Your mission, should you choose to accept it, is to feed me a line that will convince my wife that this is the perfect family car for us. She reads this page regularly, so extreme caution is advised. Good luck to us all.

Friday, May 2, 2008

Will Iron Man Be the Best . . . .

. . . . super hero movie of all time?
Signs point to yes. Every geek I know is itching to see this film. Perhaps more importantly, National Public Radio reviewed it this morning . . . . . and they hated it. This is a very good sign.
Specifically, the reviewer said the film is fractured by the many sides of Tony Stark. He's the charming billionaire, but he's also the grim captive of jihadists and then the all-powerful do-gooder.
Spoken by a guy who never liked the character of Iron Man in the first place, buddy. I mean, I'm no botanist over here, but I would have thought that it was kind of important to show Tony Stark with a multi-faceted personality, with some of the facets conflicting with others. That's kind of the point, genius.
As a matter of fact, maybe you've heard of other characters written in a similar way--Dr.
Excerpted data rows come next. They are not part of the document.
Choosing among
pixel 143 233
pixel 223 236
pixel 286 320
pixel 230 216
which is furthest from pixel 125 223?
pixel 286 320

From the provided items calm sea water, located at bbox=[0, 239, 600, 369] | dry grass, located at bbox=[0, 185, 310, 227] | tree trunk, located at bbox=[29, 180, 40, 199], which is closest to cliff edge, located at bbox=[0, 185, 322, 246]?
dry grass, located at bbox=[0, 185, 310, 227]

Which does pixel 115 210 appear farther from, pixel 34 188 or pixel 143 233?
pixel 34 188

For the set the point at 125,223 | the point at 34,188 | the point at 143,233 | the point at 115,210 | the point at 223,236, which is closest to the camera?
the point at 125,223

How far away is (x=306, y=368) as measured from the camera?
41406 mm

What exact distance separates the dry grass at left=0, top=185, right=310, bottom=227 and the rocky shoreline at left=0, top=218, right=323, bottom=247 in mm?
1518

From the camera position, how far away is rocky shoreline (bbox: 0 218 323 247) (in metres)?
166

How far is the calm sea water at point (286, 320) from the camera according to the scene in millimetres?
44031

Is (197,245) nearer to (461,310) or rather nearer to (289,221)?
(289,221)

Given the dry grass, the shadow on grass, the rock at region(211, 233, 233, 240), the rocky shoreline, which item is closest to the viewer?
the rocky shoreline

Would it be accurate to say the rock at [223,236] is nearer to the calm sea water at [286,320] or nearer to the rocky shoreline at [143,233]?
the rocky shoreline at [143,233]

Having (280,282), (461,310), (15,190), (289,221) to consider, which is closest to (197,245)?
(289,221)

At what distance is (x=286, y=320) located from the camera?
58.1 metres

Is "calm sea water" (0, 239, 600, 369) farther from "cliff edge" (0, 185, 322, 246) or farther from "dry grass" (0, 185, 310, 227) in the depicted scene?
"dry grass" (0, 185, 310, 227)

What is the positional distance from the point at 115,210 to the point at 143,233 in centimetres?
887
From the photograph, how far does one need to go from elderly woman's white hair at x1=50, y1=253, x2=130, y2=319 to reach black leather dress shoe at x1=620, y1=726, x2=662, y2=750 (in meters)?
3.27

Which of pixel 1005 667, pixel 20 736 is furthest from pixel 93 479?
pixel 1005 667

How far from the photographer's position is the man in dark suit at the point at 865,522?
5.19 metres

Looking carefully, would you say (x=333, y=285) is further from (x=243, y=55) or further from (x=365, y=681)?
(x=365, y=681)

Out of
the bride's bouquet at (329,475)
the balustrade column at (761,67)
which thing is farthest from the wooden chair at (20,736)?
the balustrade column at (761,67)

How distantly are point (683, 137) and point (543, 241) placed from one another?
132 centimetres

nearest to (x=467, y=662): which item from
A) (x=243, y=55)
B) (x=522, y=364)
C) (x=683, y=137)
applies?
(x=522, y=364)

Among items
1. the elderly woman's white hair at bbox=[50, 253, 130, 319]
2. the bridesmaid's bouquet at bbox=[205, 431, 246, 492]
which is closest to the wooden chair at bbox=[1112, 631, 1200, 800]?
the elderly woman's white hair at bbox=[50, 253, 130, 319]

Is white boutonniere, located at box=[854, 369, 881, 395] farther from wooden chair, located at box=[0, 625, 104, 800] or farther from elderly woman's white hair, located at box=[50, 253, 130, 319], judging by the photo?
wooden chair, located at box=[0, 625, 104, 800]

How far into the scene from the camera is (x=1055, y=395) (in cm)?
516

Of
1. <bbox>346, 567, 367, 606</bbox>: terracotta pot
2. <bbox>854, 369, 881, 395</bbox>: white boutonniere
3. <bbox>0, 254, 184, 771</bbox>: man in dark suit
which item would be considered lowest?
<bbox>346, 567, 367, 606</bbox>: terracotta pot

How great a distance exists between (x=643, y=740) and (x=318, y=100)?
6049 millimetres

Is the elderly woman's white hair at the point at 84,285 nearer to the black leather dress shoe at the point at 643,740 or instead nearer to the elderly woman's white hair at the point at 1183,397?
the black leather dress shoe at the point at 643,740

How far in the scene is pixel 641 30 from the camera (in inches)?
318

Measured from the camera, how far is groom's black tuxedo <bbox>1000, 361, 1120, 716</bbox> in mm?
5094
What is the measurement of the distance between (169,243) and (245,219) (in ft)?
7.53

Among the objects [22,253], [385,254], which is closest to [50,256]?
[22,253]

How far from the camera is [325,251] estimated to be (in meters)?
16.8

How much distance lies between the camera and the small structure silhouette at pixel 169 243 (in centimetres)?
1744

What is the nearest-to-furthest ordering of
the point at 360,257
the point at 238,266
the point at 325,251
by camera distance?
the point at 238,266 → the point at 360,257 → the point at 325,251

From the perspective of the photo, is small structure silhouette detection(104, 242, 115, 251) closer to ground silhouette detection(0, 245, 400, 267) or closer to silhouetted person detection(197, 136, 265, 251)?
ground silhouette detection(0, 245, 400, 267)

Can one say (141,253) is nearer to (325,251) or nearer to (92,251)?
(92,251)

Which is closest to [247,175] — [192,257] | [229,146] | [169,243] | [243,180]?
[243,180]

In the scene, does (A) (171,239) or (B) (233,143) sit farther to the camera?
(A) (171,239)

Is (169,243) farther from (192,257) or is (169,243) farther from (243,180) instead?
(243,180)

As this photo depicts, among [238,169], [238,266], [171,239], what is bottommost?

Bruce Banner, for instance, or Clark Kent, or Peter Parker? Bruce Wayne? They all have somewhat fragmented personalities because they are--and this is sort of a central part of the superhero genre, so pay attention--people who lead two or more completely separate lives. Generally, they have their super hero personas, and then they have their "secret identities." It's a little like violence in a gangster movie--you don't have to like it, but I expect it.

Down in Flames

Another thing that works for wives, but not for husbands:

"I got your note today. I love you, too. And guess what? You're going to get so lucky tonight."

"You mean I get to sleep?"

That's the best of both worlds: funny and painful.